As expected, discussion on HB 326 began with an amendment offered by Rep. Ryan Lynch to add a provision to lower the amount a brewery can self distribute from 10,000 to 6,000 bbl per year. The amendment passed by a 15-4 vote.
During discussion on the bill, Rep. Chuck Hunter noted the Committee had been presented with a good faith effort by industry members to reach compromise, but felt as though a compromise had not been reached. Hunter expressed a preference to bring the topics into an interim study to review all of the issues underlying the problems.
Rep. Jeffrey Wellborn said he’s sat on the committee for a long time, has heard many discussions about this issue and remembers a time when you couldn’t get industry members in the same room. While Wellborn acknowledged the lack of support from the distributors, he believed the good faith effort put into it by the others is enough to support it.
Rep. Daniel Salomon and Rep. Christopher Pope expressed similar sentiments, each noting that upon passage the bill would continue through the legislative process where the parties would have an opportunity to make changes.
“The industry has brought an imperfect set of choices which I regret,” Pope said in advance of the vote. “I hopefully don’t regret it moving forward.”
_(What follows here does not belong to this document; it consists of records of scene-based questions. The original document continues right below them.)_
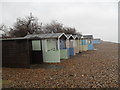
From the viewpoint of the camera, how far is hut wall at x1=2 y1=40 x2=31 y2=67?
902 cm

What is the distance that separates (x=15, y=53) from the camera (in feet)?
30.8

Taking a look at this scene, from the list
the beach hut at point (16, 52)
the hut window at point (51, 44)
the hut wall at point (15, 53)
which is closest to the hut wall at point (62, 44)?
the hut window at point (51, 44)

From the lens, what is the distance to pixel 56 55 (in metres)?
11.2

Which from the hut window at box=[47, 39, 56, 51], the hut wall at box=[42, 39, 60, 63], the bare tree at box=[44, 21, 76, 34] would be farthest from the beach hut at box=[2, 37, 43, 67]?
the bare tree at box=[44, 21, 76, 34]

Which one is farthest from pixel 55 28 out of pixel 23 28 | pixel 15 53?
pixel 15 53

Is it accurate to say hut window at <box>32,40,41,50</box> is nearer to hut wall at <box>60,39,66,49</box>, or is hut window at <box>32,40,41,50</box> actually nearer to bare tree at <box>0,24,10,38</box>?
hut wall at <box>60,39,66,49</box>

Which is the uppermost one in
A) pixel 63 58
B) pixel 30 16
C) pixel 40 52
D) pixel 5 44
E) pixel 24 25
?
pixel 30 16

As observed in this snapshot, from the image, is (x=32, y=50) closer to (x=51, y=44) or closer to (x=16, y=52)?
(x=51, y=44)

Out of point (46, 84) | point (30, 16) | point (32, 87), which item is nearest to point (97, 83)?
point (46, 84)

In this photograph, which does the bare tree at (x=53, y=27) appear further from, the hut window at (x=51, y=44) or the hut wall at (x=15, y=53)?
the hut wall at (x=15, y=53)

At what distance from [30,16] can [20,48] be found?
2614 cm

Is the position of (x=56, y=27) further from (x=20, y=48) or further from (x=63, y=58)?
(x=20, y=48)

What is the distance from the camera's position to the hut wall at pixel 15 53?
9016 mm

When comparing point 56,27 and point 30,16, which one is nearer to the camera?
point 30,16
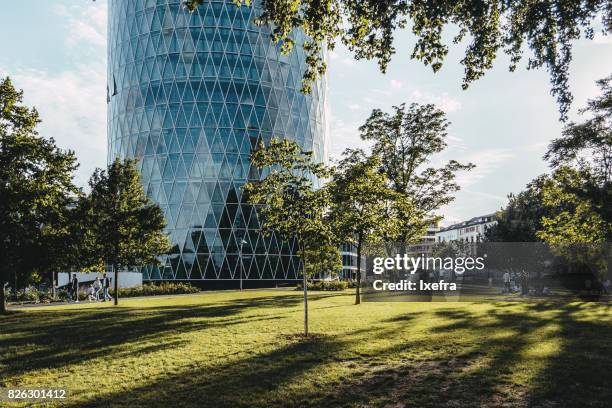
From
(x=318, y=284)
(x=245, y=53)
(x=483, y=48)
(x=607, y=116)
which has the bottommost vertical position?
(x=318, y=284)

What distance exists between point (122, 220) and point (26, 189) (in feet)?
23.8

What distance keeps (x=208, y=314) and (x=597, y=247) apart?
23.6 metres

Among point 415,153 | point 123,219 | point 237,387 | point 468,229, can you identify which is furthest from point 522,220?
point 468,229

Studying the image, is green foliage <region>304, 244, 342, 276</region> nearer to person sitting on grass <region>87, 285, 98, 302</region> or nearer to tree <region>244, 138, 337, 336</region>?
tree <region>244, 138, 337, 336</region>

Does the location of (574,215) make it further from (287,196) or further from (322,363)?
(322,363)

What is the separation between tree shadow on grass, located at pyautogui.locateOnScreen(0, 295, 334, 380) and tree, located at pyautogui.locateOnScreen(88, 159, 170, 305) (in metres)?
6.58

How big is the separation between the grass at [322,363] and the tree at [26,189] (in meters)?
5.23

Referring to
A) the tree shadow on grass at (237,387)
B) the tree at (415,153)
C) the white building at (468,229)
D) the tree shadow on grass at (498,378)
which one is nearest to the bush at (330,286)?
the tree at (415,153)

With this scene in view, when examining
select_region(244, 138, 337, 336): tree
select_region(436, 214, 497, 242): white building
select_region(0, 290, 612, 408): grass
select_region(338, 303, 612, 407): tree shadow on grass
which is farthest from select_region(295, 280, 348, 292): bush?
select_region(436, 214, 497, 242): white building

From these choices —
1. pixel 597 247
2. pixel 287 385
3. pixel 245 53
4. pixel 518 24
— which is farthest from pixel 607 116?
pixel 245 53

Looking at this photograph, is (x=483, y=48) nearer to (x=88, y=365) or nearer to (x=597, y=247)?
(x=88, y=365)

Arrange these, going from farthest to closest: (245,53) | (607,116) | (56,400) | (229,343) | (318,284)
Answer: (245,53) < (318,284) < (607,116) < (229,343) < (56,400)

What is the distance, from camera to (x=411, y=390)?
693 centimetres

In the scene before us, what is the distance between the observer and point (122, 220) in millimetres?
25859
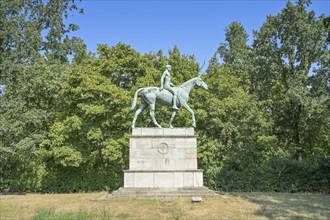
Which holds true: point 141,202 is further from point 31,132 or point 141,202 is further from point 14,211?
point 31,132

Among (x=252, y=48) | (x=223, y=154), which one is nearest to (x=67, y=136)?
(x=223, y=154)

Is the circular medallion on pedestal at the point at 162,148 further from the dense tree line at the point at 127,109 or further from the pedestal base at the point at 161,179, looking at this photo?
the dense tree line at the point at 127,109

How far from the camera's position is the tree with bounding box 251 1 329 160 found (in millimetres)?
24781

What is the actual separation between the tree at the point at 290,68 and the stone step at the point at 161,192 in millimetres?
12530

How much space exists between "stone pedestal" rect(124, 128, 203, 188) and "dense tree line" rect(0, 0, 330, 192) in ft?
16.5

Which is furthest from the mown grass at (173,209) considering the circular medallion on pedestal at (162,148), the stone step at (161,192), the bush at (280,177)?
the bush at (280,177)

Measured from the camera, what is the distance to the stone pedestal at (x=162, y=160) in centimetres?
1498

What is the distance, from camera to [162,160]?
15.3m

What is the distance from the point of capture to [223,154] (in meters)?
23.0

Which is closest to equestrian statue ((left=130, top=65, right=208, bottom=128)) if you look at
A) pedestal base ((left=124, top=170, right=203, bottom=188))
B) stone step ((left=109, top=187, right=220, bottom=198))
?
pedestal base ((left=124, top=170, right=203, bottom=188))

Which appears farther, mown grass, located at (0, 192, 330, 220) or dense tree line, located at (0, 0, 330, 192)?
dense tree line, located at (0, 0, 330, 192)

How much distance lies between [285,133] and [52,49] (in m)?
20.7

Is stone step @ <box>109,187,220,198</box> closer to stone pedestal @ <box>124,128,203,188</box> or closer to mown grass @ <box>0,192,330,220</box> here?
stone pedestal @ <box>124,128,203,188</box>

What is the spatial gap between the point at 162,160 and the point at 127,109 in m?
6.13
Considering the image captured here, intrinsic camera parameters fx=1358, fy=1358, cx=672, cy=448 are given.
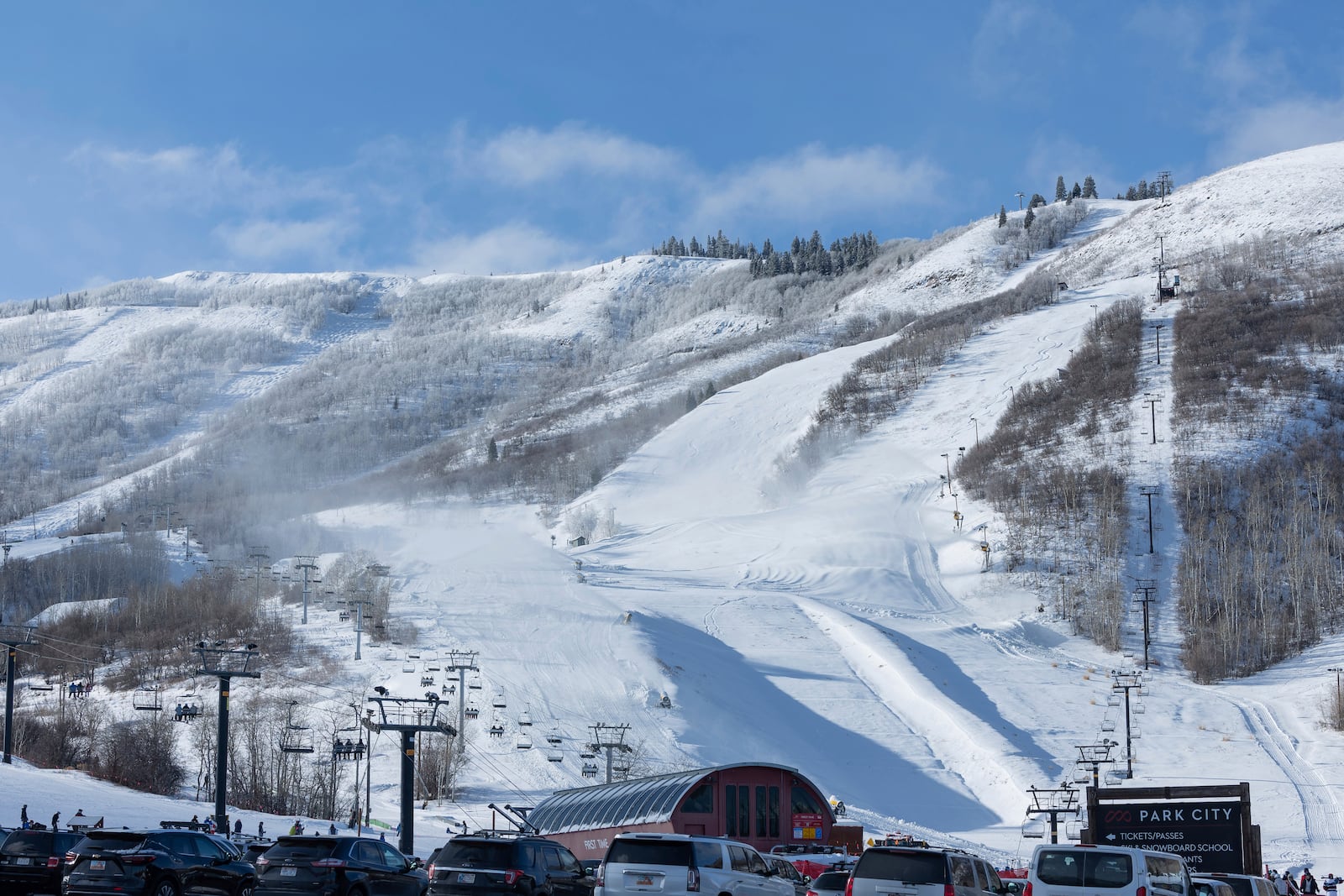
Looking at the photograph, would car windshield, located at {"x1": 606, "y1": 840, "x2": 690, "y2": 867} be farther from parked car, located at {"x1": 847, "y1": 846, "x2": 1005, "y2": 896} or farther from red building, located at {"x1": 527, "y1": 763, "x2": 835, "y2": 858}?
red building, located at {"x1": 527, "y1": 763, "x2": 835, "y2": 858}

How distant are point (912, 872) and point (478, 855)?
6.07 meters

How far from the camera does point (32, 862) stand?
2134 cm

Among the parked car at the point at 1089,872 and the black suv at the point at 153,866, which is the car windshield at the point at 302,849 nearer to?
the black suv at the point at 153,866

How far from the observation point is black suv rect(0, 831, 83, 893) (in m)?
21.3

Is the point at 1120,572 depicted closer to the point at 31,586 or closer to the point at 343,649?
the point at 343,649

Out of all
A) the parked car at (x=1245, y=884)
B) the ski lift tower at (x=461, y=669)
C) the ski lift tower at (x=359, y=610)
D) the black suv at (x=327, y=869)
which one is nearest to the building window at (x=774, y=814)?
the parked car at (x=1245, y=884)

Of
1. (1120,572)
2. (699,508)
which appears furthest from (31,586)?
(1120,572)

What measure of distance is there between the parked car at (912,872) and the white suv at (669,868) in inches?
70.2

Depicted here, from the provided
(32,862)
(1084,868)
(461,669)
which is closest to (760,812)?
(1084,868)

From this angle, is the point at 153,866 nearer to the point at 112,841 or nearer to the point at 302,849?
the point at 112,841

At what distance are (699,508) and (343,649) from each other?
64821 millimetres

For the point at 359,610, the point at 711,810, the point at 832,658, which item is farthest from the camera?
the point at 832,658

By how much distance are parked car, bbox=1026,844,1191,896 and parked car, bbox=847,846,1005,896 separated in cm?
88

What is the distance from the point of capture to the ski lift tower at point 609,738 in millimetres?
49806
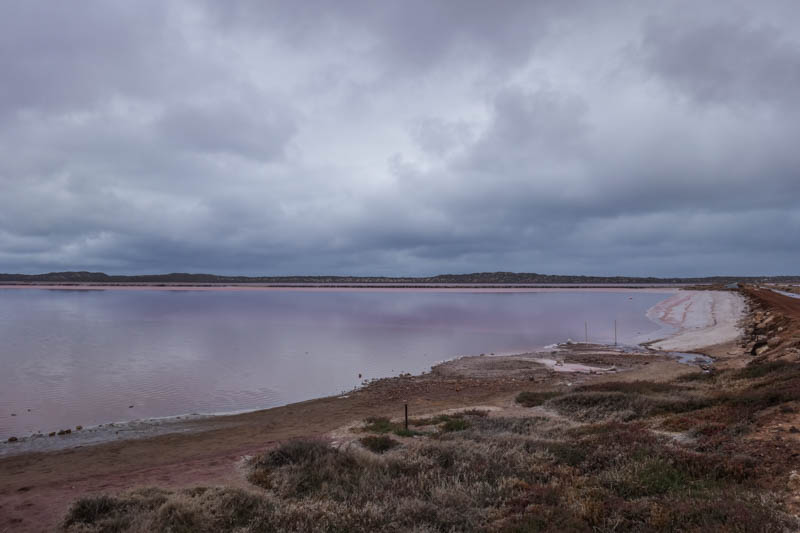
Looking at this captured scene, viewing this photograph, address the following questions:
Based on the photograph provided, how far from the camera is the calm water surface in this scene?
15891 mm

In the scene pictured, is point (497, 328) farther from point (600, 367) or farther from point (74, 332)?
point (74, 332)

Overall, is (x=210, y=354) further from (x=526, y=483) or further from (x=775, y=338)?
(x=775, y=338)

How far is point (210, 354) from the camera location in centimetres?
2488

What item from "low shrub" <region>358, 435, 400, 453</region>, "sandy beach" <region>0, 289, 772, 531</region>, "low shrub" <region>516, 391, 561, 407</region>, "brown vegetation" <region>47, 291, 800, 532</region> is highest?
"brown vegetation" <region>47, 291, 800, 532</region>

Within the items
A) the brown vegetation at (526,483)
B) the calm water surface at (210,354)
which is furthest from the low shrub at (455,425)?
the calm water surface at (210,354)

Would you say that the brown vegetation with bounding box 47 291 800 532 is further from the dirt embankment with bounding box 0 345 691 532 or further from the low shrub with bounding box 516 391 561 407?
the low shrub with bounding box 516 391 561 407

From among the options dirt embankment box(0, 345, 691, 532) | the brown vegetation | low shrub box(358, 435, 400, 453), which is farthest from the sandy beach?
low shrub box(358, 435, 400, 453)

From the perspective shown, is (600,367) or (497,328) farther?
(497,328)

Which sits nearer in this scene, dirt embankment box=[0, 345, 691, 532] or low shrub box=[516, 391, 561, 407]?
dirt embankment box=[0, 345, 691, 532]

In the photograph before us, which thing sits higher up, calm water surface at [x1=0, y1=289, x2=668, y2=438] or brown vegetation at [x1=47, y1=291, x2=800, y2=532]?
brown vegetation at [x1=47, y1=291, x2=800, y2=532]

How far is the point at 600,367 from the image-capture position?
70.9 feet

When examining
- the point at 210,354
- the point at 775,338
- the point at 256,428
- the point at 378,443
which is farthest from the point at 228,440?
the point at 775,338

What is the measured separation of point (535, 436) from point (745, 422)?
12.8ft

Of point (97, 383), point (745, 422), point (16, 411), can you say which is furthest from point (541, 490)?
point (97, 383)
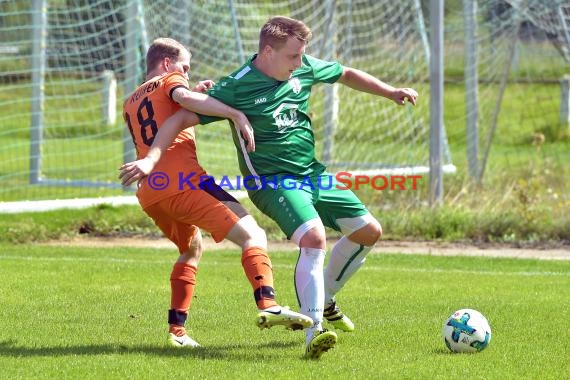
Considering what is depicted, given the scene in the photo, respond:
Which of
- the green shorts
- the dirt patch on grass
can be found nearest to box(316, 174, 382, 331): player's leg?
the green shorts

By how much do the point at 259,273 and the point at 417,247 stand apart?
564 centimetres

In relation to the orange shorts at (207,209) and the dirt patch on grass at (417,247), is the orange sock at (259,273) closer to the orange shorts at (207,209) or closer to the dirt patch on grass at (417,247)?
the orange shorts at (207,209)

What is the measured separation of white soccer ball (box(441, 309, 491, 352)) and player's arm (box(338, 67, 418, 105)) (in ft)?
4.84

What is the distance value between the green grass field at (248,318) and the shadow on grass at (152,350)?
0.01 m

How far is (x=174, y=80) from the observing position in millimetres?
6625

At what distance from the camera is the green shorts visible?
644 cm

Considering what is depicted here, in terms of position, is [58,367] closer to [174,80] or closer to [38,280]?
[174,80]

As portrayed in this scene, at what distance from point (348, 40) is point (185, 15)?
2.57 meters

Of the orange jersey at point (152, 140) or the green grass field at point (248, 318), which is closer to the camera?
the green grass field at point (248, 318)

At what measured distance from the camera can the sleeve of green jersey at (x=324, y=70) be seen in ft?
23.0

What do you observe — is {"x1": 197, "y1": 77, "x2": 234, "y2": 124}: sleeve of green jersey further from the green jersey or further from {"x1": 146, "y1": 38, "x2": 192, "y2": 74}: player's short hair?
{"x1": 146, "y1": 38, "x2": 192, "y2": 74}: player's short hair

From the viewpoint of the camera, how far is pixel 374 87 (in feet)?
23.7

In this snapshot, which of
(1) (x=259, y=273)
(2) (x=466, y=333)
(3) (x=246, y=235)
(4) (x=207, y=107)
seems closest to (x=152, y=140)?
(4) (x=207, y=107)

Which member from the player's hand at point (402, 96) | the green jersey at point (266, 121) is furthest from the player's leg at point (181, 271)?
the player's hand at point (402, 96)
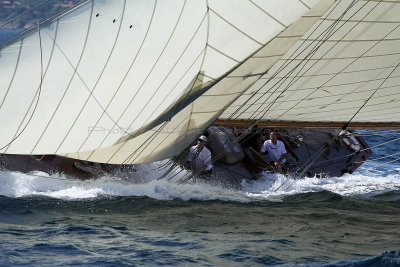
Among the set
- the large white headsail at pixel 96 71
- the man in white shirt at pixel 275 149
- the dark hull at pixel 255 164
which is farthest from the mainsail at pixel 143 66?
the man in white shirt at pixel 275 149

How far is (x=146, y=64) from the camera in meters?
11.2

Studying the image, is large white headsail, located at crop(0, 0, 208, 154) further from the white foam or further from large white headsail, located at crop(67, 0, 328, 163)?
the white foam

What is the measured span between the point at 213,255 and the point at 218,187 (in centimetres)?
486

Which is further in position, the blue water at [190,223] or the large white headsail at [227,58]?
the large white headsail at [227,58]

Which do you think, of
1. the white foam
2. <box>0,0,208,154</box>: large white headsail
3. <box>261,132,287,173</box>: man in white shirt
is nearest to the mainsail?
<box>0,0,208,154</box>: large white headsail

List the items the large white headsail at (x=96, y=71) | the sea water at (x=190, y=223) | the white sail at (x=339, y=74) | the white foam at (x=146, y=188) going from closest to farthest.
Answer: the sea water at (x=190, y=223) < the large white headsail at (x=96, y=71) < the white sail at (x=339, y=74) < the white foam at (x=146, y=188)

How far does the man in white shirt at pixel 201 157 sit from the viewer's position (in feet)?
46.8

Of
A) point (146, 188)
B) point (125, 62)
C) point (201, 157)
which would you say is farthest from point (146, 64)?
point (201, 157)

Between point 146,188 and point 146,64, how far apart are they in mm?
2834

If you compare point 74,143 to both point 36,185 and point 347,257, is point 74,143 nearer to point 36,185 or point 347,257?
point 36,185

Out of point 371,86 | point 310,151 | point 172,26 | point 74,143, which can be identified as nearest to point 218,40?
point 172,26

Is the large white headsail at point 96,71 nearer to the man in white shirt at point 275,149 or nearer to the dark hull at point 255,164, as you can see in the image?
the dark hull at point 255,164

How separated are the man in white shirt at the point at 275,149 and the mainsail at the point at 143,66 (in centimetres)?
314

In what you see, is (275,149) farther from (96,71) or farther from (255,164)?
(96,71)
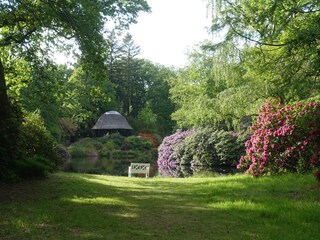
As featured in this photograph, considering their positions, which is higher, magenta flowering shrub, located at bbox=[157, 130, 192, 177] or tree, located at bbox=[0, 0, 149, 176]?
tree, located at bbox=[0, 0, 149, 176]

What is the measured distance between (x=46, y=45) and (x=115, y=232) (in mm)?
8022

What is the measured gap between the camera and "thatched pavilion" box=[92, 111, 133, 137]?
48.0m

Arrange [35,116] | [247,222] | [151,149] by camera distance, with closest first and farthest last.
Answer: [247,222] < [35,116] < [151,149]

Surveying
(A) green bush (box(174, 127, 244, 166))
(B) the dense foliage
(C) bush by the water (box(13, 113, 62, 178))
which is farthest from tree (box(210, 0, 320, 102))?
(B) the dense foliage

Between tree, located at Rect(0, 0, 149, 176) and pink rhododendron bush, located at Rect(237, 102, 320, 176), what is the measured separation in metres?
5.75

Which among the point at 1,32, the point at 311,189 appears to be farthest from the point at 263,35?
the point at 1,32

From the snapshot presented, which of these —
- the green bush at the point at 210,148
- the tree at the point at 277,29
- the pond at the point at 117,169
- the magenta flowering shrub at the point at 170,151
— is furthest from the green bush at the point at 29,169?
the magenta flowering shrub at the point at 170,151

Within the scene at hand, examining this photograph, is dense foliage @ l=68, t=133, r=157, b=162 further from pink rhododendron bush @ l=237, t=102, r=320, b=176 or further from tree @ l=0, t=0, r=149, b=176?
tree @ l=0, t=0, r=149, b=176

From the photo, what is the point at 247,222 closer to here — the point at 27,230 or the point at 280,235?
the point at 280,235

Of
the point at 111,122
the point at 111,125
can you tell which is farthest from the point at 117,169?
the point at 111,122

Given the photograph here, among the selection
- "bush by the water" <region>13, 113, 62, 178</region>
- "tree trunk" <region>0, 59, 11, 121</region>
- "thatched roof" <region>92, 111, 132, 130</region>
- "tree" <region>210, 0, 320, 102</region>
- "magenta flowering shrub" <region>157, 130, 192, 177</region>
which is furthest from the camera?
"thatched roof" <region>92, 111, 132, 130</region>

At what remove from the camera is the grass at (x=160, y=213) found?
492cm

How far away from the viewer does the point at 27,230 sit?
4887 mm

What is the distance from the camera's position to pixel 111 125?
4800cm
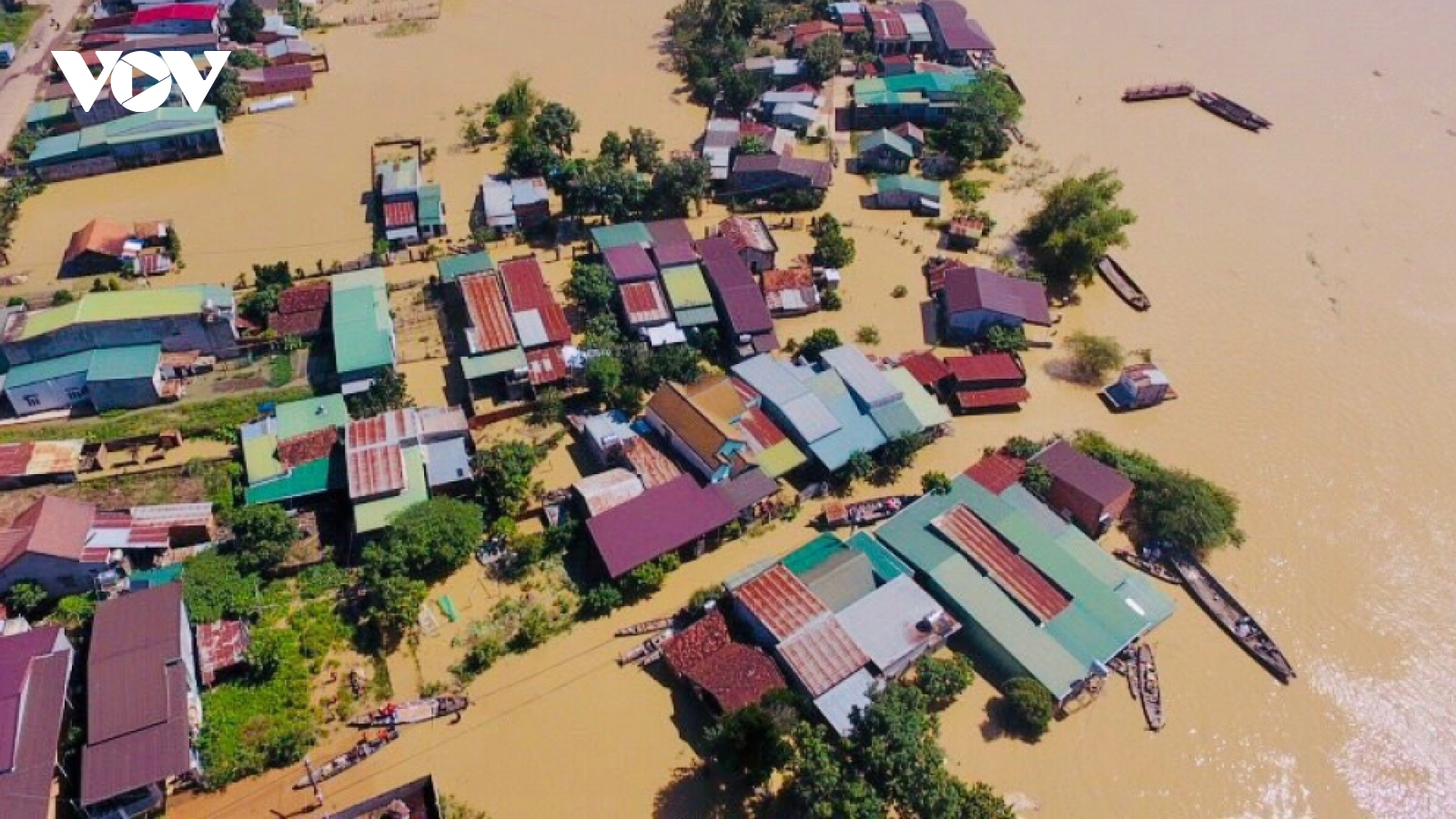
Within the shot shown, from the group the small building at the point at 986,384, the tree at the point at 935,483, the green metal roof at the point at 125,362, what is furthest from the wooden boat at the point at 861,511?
the green metal roof at the point at 125,362

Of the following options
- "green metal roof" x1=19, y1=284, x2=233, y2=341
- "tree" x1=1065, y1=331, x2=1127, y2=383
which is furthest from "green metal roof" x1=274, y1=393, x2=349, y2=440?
"tree" x1=1065, y1=331, x2=1127, y2=383

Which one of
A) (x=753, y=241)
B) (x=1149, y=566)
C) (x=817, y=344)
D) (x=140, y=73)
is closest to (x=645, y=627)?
(x=817, y=344)

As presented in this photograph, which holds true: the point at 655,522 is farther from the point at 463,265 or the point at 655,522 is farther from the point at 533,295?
the point at 463,265

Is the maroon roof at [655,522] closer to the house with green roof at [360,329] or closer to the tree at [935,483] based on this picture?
the tree at [935,483]

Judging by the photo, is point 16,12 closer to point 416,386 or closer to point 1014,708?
point 416,386

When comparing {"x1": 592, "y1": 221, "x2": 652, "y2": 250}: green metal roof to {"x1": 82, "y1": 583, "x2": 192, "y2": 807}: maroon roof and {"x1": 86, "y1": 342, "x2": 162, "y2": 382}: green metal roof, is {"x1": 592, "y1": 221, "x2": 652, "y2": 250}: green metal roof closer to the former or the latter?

Rep.Steve Fitzpatrick said he believes HB 326 protects both the property interests of the tavern owners while giving the brewers the ability to grow their businesses.
Rep. Willis Curdy had a different take. “Imperfection breeds continuous imperfection,” said Curdy. “There are serious winners and losers with this bill and I personally have a problem with that.”
Reflecting on the unlimited brewery licenses, but limited retail licenses, Rep. Vince Ricci noted “it is dangerous to mix quota licenses with non-quota licenses.”
The motion to send the bill out of Committee with a “do pass” recommendation failed on a 9-10 vote. A follow up motion to table the bill passed on a voice vote.
The Committee next considered HB 336, to raise the “small brewery” cap for on-premise sales from 10,000 to 60,000 bbls. Representative Mike Lang presented an amendment to the bill to change the proposed definition of “affiliated companies” with respect to calculating the 60,000 bbl production limit. The amendment passed on a voice vote.
There was no discussion on the bill itself which similarly failed to garner enough votes to pass out of committee (9-10 vote). It, too, was subsequently tabled on a voice vote.
Bills which are tabled in committee can be revived for further action, though it is a very rare occurrence. Thus, tabled bills are generally categorized as “likely dead.”